From the strict perspective of some investors, astute financial management by a company to bolster its share price is a good thing.
By this narrow logic, when it comes to the pharmaceutical industry, we should be unconcerned if drug firms’ share prices are boosted not by new discoveries, but by financial maneuvers, such as share buybacks or tax inversion.
But the pharmaceutical industry is not an industry like any other. It is intrinsically bound up with the public good, having historically provided the medical innovation that is essential to society’s ability to fight disease.
Furthermore, while patients are the consumers, the actual buyers are often governments. Even in the United States, public purchasers account for at least 40 percent of the prescription drug market.
Governments also bankroll much of the research underlying the industry’s profits.
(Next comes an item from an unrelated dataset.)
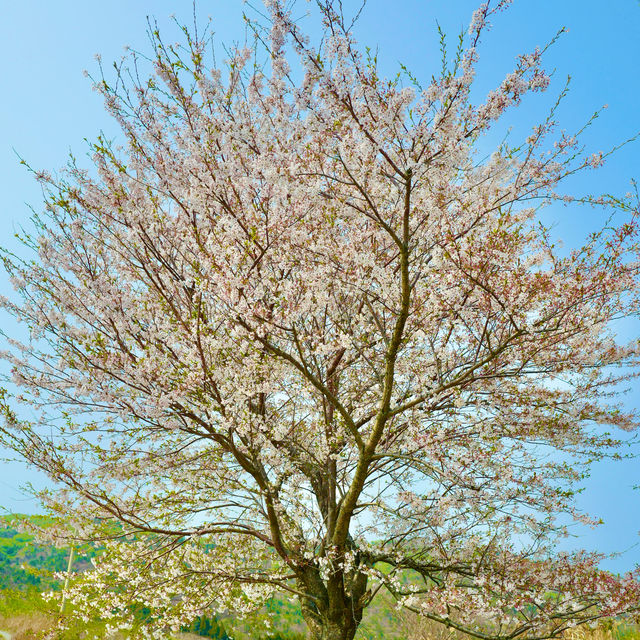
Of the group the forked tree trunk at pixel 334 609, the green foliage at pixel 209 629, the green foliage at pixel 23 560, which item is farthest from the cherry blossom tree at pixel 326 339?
the green foliage at pixel 23 560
The US government is the world’s largest funder of medical research and development; globally, taxpayers finance a third of spending on health research.
So it should come as no surprise when policymakers insist that the industry’s efforts at innovation be channeled into areas that provide the most benefit to taxpayers and patients, rather than those – like financial maneuvers – that might be most profitable for the industry in the short term.
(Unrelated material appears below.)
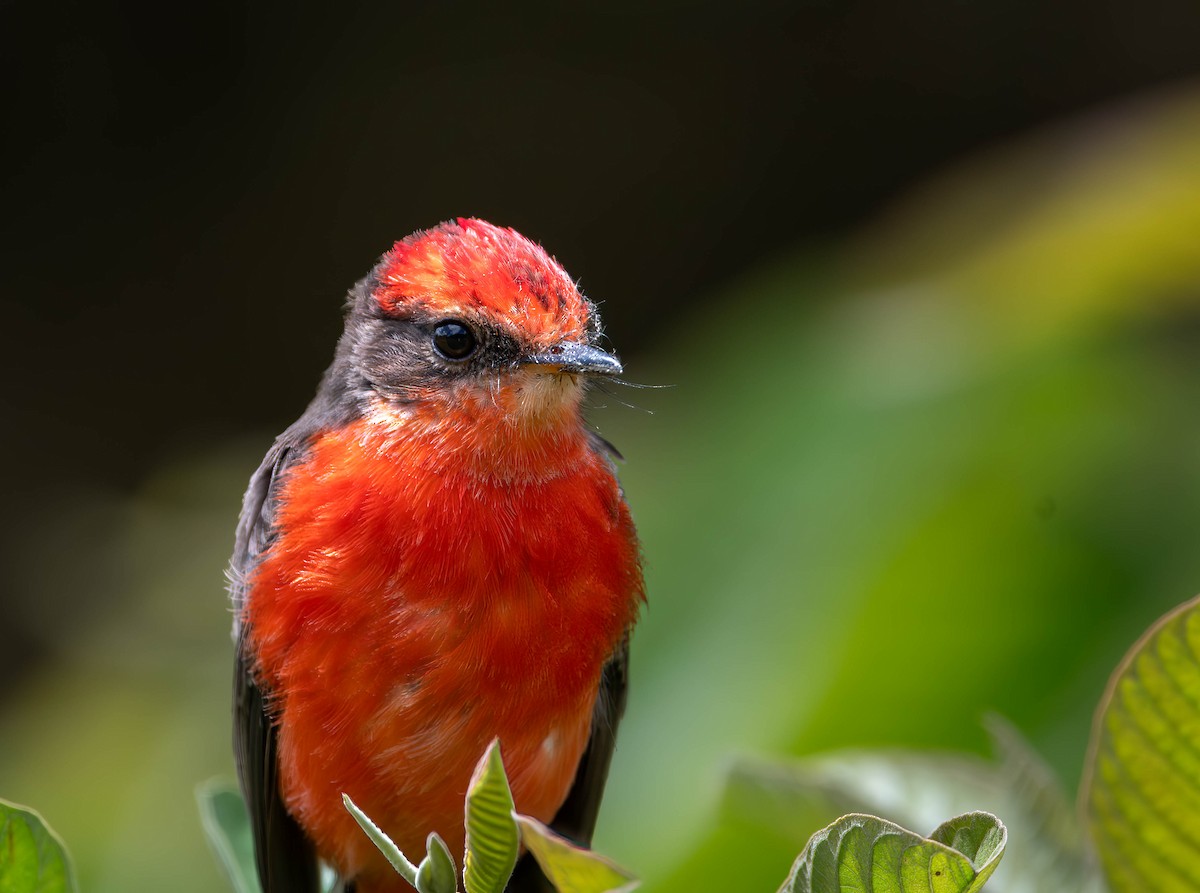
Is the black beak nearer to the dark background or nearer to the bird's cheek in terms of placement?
the bird's cheek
The pharmaceutical industry is at its best when private profitability and social good coincide, as it does when useful new drugs attract large market shares.
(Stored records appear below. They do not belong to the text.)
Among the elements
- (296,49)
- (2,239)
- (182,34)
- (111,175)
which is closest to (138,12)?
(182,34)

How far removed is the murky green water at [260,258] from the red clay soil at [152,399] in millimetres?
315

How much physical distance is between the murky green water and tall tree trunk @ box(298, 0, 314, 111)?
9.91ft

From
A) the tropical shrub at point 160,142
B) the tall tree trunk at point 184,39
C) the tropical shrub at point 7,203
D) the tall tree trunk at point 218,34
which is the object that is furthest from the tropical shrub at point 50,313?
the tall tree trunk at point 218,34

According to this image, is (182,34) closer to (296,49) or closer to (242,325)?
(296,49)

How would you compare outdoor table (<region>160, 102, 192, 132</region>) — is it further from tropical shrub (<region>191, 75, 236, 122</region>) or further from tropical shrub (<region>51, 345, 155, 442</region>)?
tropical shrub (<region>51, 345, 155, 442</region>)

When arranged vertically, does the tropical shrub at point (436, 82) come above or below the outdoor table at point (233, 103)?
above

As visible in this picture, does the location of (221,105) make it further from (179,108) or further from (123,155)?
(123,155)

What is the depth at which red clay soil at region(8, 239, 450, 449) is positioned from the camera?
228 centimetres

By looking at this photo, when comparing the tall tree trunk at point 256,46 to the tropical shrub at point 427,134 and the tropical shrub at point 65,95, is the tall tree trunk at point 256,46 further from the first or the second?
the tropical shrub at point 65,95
But, unfortunately, that is not always the case – and the results can be tragic.
In the field of antibiotics development, in particular, the divergence between profit-seeking behavior and the public good is taking the world to the brink of crisis.
When antibiotics first entered into common use in the 1940s, previously dangerous conditions, such as pneumonia or infected cuts, became benign conditions that could be treated easily.
Antibiotics underpin modern medicine; without them, surgery or chemotherapy become much riskier.
But antibiotics lose their effectiveness over time. And whereas previous generations of scientists quickly found new substitutes, today, in many cases, doctors are down to their last line of defense.
For a range of infections – including strains of pneumonia, E. coli and gonorrhea – there are no replacements in reserve.
One would think this would cause drug companies and their investors to compete to develop new antibiotics.
But much of the pharmaceutical industry has abandoned this pursuit.
Developing new antibiotics is difficult and expensive – and, crucially, far less profitable than investments in other important fields, such as cancer and diabetes.
Part of the problem is these drugs’ unique importance. Companies are not always able to recoup their investments by setting a high price on patented antibiotics.
When a new antibiotic is discovered, public health authorities rightly want to keep it in reserve, insisting that it be used only when all other options have failed.
As a result, a new antibiotic may not become widely used until after its patent has expired and its inventors are forced to compete with generic manufacturers.
In January, the pharmaceutical industry took a big step toward solving this problem when more than 100 companies and trade associations from more than 20 countries signed a declaration calling on governments to adopt a new model of antibiotic development.
As part of this new model, the signatories committed themselves to provide access to new drugs for all those who need them, increase investment in R&D that meets global public health needs, and help slow the development of drug resistance in humans and animals.
Governments should encourage and enable the industry to meet these objectives.
One way would to be adopt a proposal I made last year and introduce rewards of US$1 billion or more to those who develop the most-needed types of antibiotics.
Such an approach would balance commercial returns with affordability, global access and conservation, while saving governments money in the long run.
Using this approach to restock the antibiotics pipeline would cost roughly US$25 billion over 10 years.
Shared among G-20 governments, this is very little money, and would be a remarkably good investment – especially given that antibiotic resistance currently costs the US health-care system alone about US$20 billion per year.
Governments could introduce incentives for antibiotics R&D, paid for with their existing funding streams or new funding streams that are innovative and self-sustaining.
One option would be a small access-to-market fee that could be collected by pharmaceutical regulators in large markets.
This system recognizes that antibiotics are a shared and exhaustible resource on which the viability of a range of other pharmaceutical products and medical devices – from chemotherapy to joint replacements – depends.
It is comparable to approaches in sectors such as energy, water or fisheries, where regulatory tools are used to ensure that shared resources and infrastructure are managed and replenished in the interests of both consumers and the producers whose businesses rely on them.
The necessary US$2.5 billion per year would amount to just 0.25 percent of global pharmaceutical sales – hardly a strain on an industry that is, by and large, in sound financial health.
And the scheme would be particularly attractive if it could be implemented on a pay-or-play basis, whereby companies could choose whether to invest in R&D or to contribute to a fund rewarding those whose efforts result in the desired drugs.
It is time to turn ideas into effective action and solve the problem of drug resistance.
To do that, companies and governments must recognize that antibiotics are not a commodity like any other.